Judge: Indiana to restore federal COVID unemployment benefits while lawsuit is considered

INDIANAPOLIS, Ind. (WBBM NEWSRADIO) -- Indiana Governor Eric Holcomb is appealing a judge’s decision reinstating the extra $300 in federal unemployment benefits.

Last month, Indiana Governor Eric Holcomb announced he ending the supplementary federal unemployment aid, which included an extra $300 a week in payments, rather than allowing them to expire in early September.

At the time, Gov. Holcomb and employers argued the money is part of the reason there are so many unfilled jobs, citing help wanted signs posted all over Indiana.

But Indiana Legal Services have sued over the early cutoff, and now a judge has ruled that the benefits be reinstated until the lawsuit on the issue is decided.

The Marion County judge who issued the order, John Hanley, said ending the extra $300 a week in benefits could cause "irreparable harm" if the unemployed can't pay for housing or food.

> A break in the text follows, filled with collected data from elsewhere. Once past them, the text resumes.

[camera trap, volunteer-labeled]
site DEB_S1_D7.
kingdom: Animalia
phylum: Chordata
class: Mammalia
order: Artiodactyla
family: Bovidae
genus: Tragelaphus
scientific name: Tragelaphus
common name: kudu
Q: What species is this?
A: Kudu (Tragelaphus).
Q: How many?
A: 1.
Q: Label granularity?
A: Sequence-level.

"A loss of housing or medical care and the inability to provide food, shelter and adequate childcare for a family constitute irreparable harm pending resolution of this cause of action and are not adequately compensable by an award of damages," Hanley wrote in the ruling.

An organization called Concerned Clergy of Indianapolis is a plaintiff in the case. Rev. David Greene told CBS 4 the extra money is helping people get by.

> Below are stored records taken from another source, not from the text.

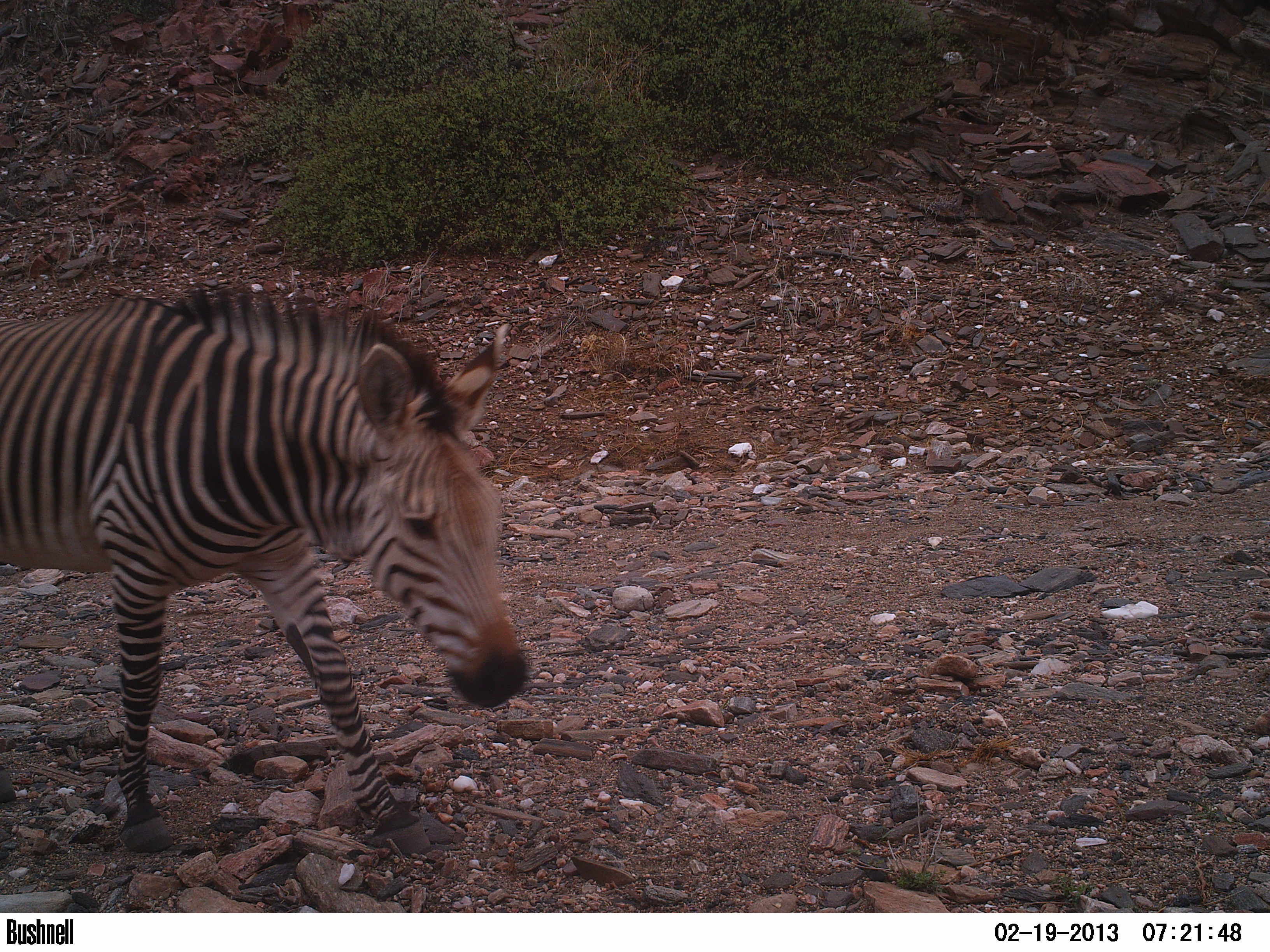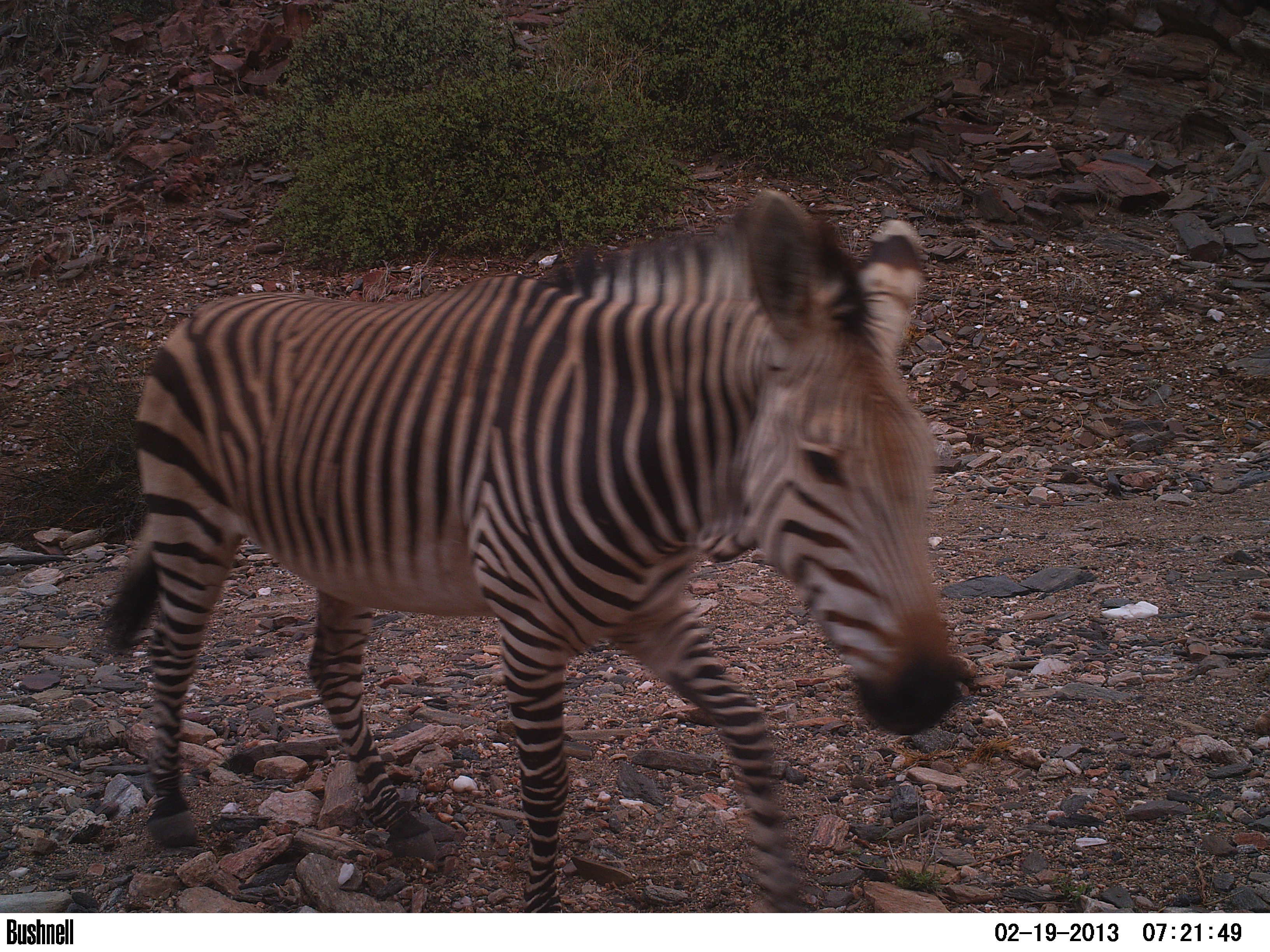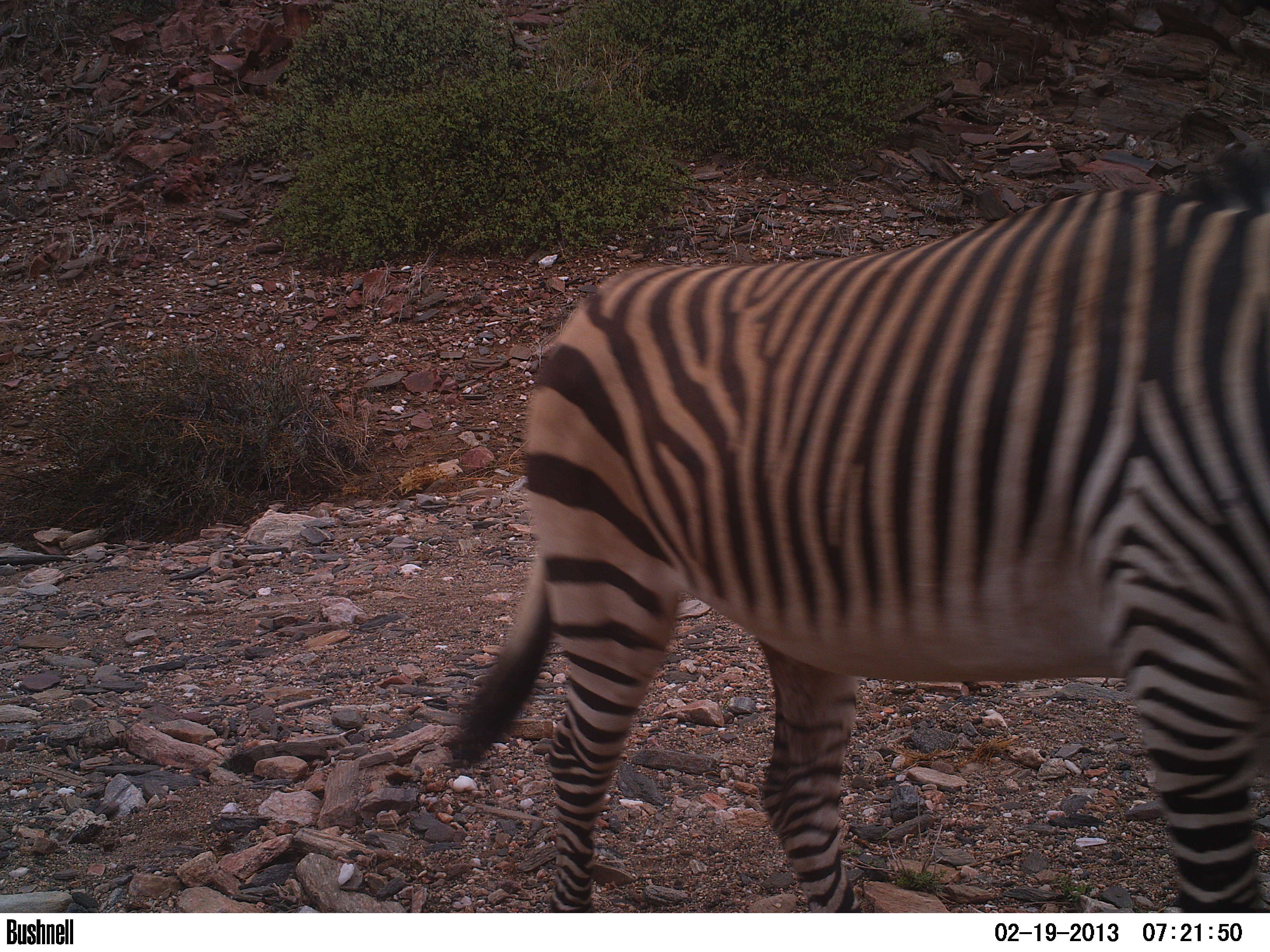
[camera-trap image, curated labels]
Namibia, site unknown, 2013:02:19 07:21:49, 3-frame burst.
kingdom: Animalia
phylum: Chordata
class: Mammalia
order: Perissodactyla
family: Equidae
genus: Equus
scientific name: Equus zebra hartmannae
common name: hartmann's mountain zebra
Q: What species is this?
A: Equus zebra hartmannae (hartmann's mountain zebra).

"We've seen as a result to COVID the number of people who are visiting food banks," he said.

In regards to the benefits, he said, "It lifts a lot of stress and burdens off of them. I am sure many of them would be concerned about what they are going to do for the next week."

People who qualify for the maximum benefit can get nearly $700 a week.

The judge’s ruling called for the temporary reinstatement while the case is considered. Gov. Holcomb's office said it plans to appeal the court order.